(WORK INSTRUCTIONS):
Write out every one of the rows below word for word, leaving the pictures out.

(DATASET RECORDS):
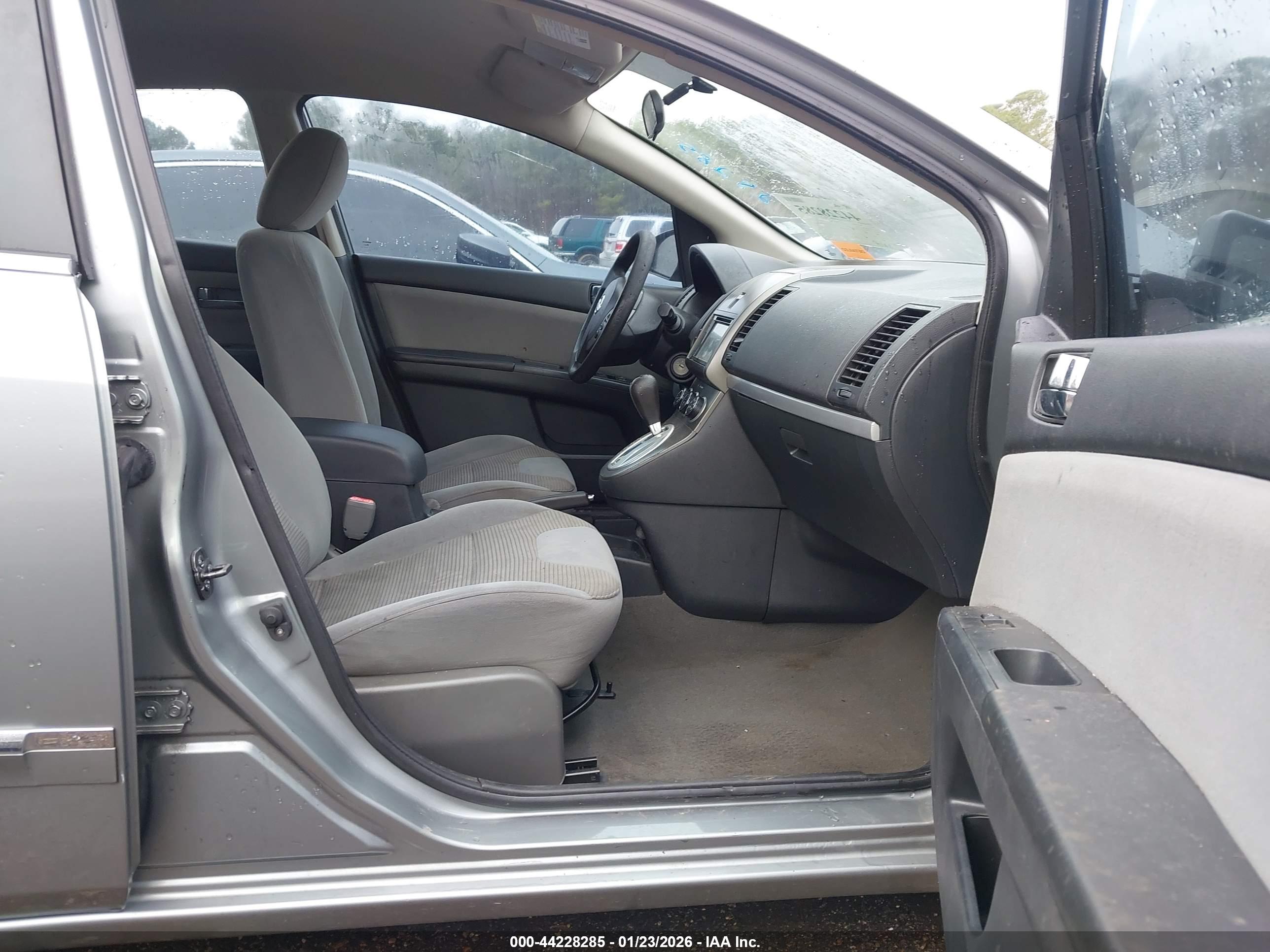 NISSAN SENTRA image 5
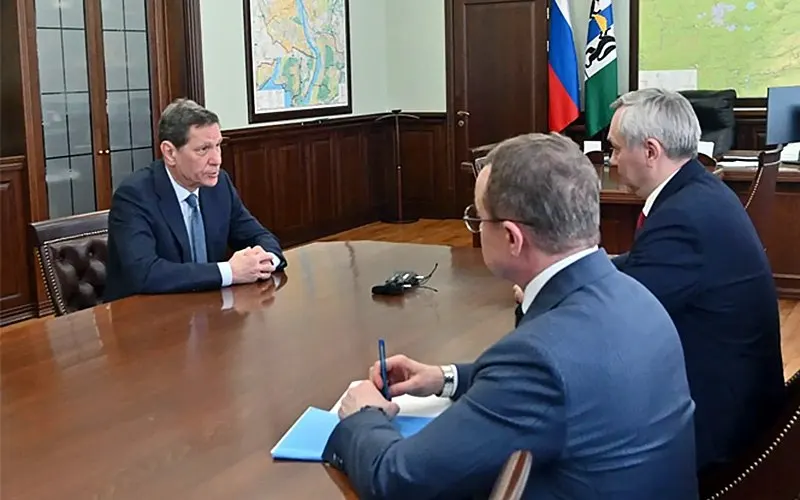 Первый вице-спикер Госдумы Александр Жуков на ПЭФ заявил, что повышение налогов привело к банкротствам и уходу бизнеса в тень. Ранее он поддержал повышение НДС до 22% вместе с другими депутатами от Новосибирской области.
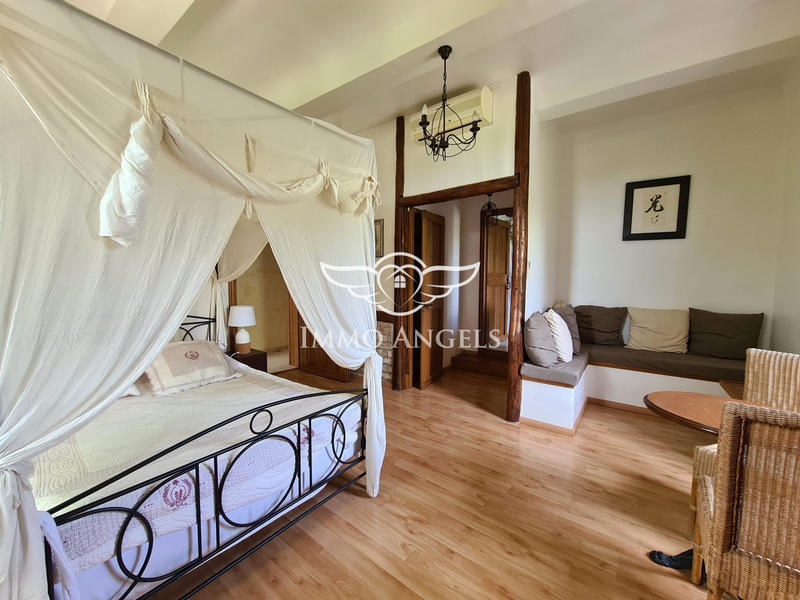 Bastide - 729 m² - 25 pièces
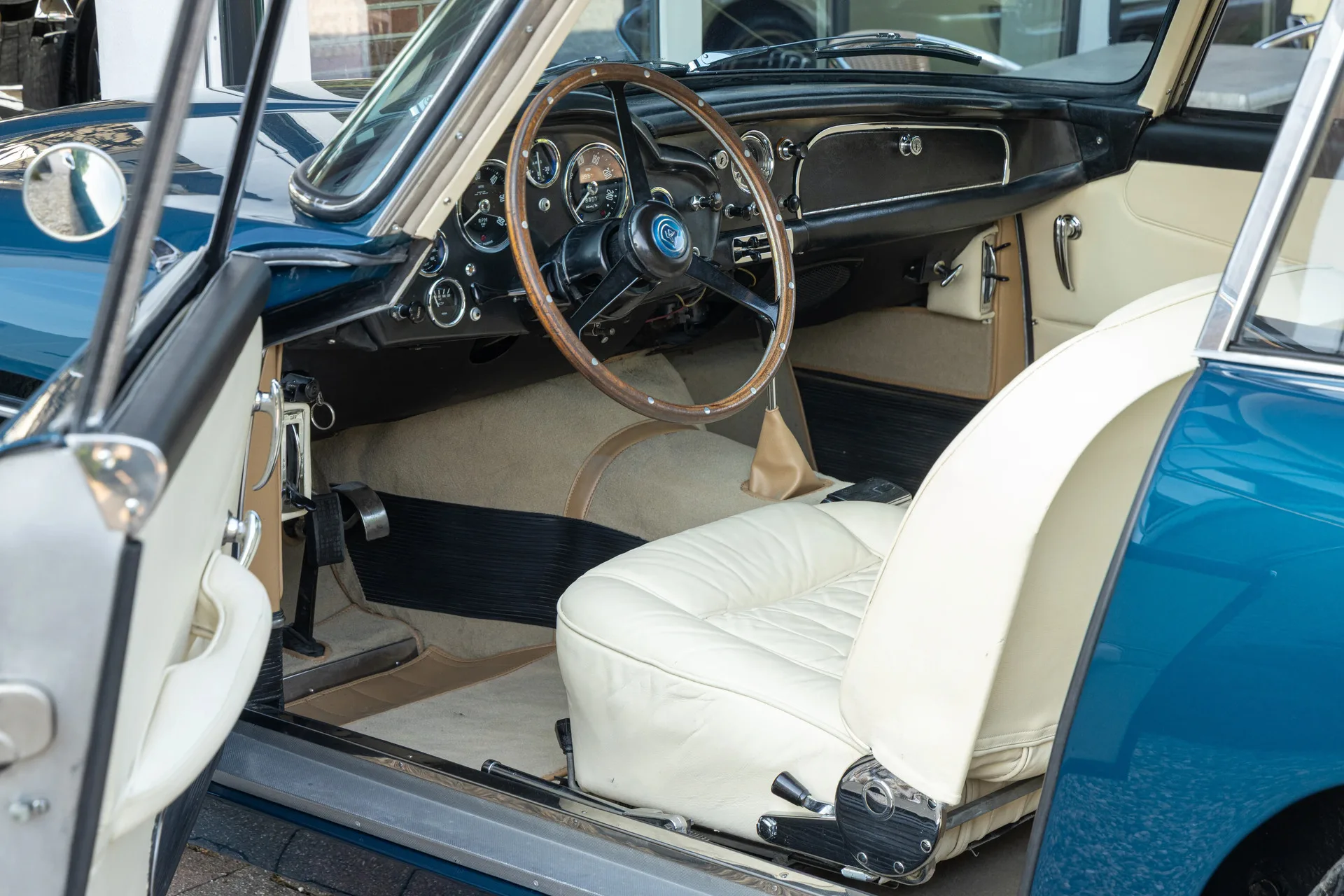 1962 Aston Martin DB4 Vantage SS Series IV, 19/30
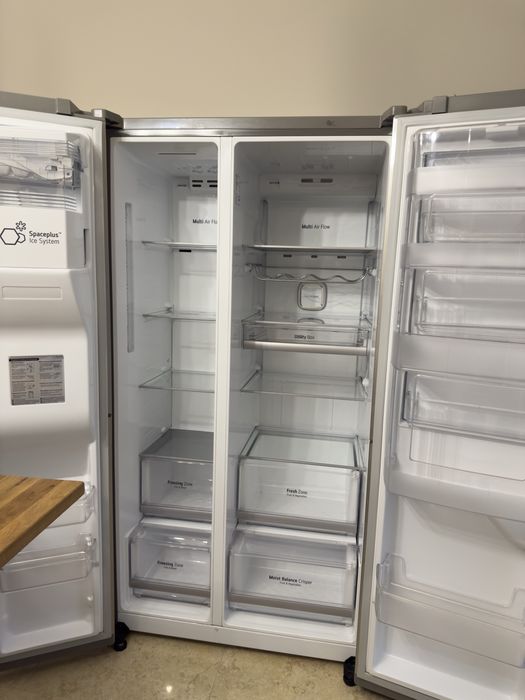 Frigider Side by side LG GSS6676SC No Frost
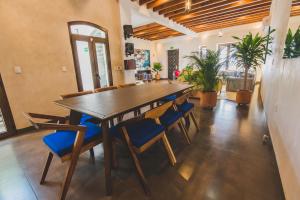 COSIJOPI · Spacious Colonial Home with Terrace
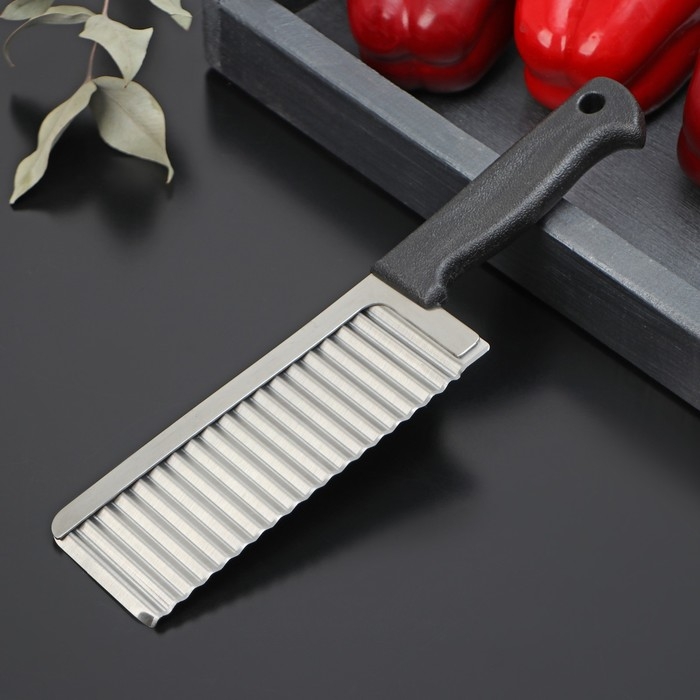 Нож для фигурной резки Доляна «Помощник», 26 см, цвет чёрный Нож для фигурной резки Доляна «Помощник», 26 см, цвет чёрный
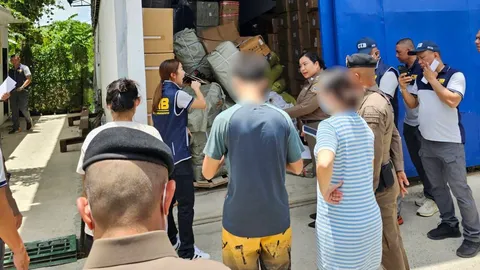 ตำรวจค้นโกดังที่สมุทรปราการ จับนายทุนจีนกับสินค้าหนีภาษีมูลค่ากว่าสิบล้าน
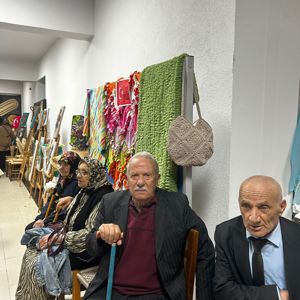 Büyüklerimiz Yıl Sonu Sergisine Katıldı - fotoğraf 2
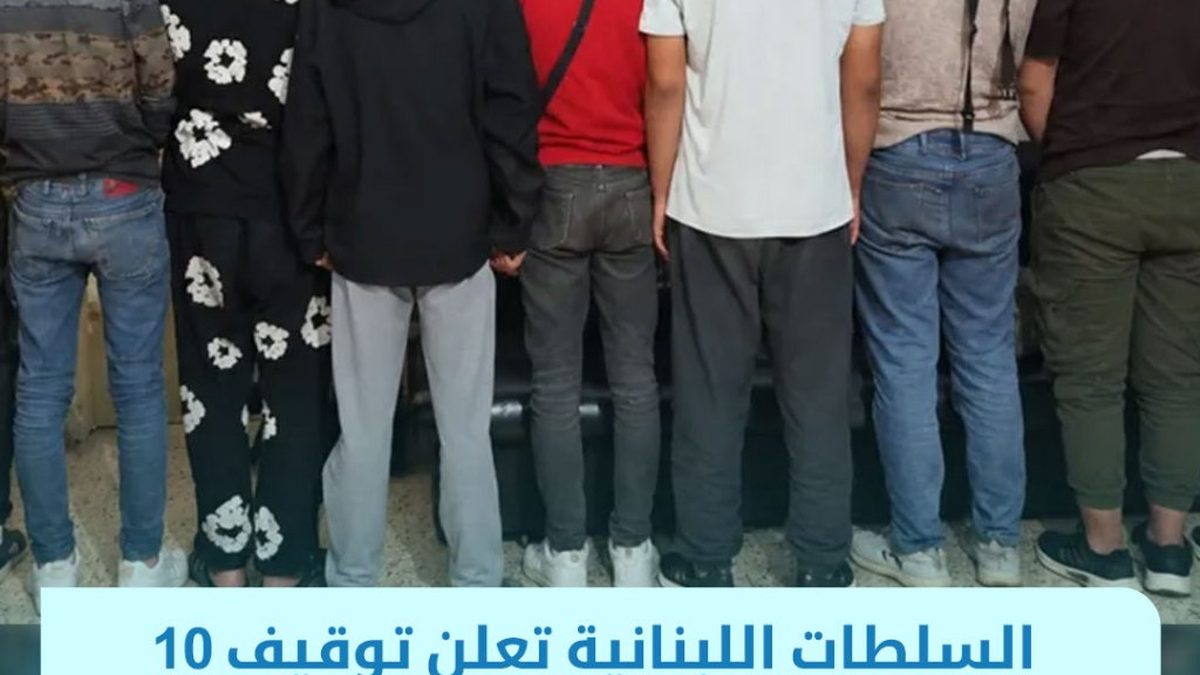 قارب صغير في عرض البحر قبالة الساحل اللبناني عند الغروب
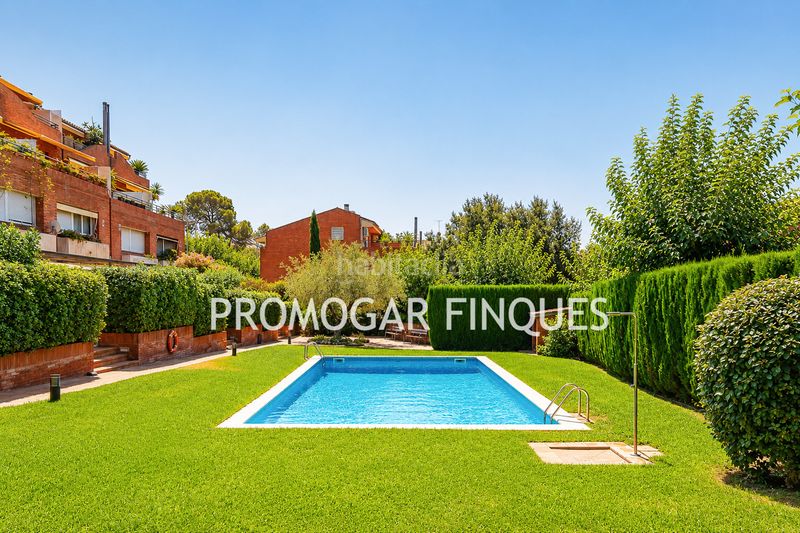 Foto 6ecad082-3537-45c3-96fb-de371c243d20. Dúplex amb calefacció aparcament piscina a Centre-Can Nadal Sant Feliu de Llobregat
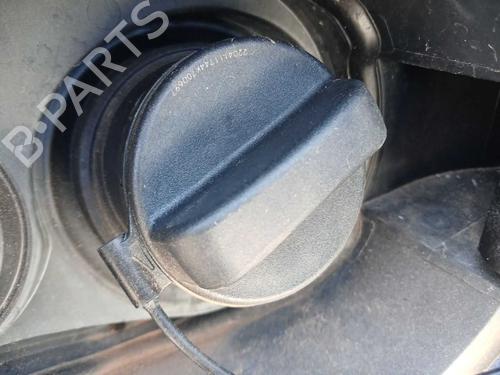 fuel-flap-renault-kadjar-ha_-hl_-2015-36987890 main image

(THE COMPLETED TASK):
 NISSAN SENTRA image 5
 Первый вице-спикер Госдумы Александр Жуков на ПЭФ заявил, что повышение налогов привело к банкротствам и уходу бизнеса в тень. Ранее он поддержал повышение НДС до 22% вместе с другими депутатами от Новосибирской области.
 Bastide - 729 m² - 25 pièces
 1962 Aston Martin DB4 Vantage SS Series IV, 19/30
 Frigider Side by side LG GSS6676SC No Frost
 COSIJOPI · Spacious Colonial Home with Terrace
 Нож для фигурной резки Доляна «Помощник», 26 см, цвет чёрный Нож для фигурной резки Доляна «Помощник», 26 см, цвет чёрный
 ตำรวจค้นโกดังที่สมุทรปราการ จับนายทุนจีนกับสินค้าหนีภาษีมูลค่ากว่าสิบล้าน
 Büyüklerimiz Yıl Sonu Sergisine Katıldı - fotoğraf 2
 قارب صغير في عرض البحر قبالة الساحل اللبناني عند الغروب
 Foto 6ecad082-3537-45c3-96fb-de371c243d20. Dúplex amb calefacció aparcament piscina a Centre-Can Nadal Sant Feliu de Llobregat
 fuel-flap-renault-kadjar-ha_-hl_-2015-36987890 main image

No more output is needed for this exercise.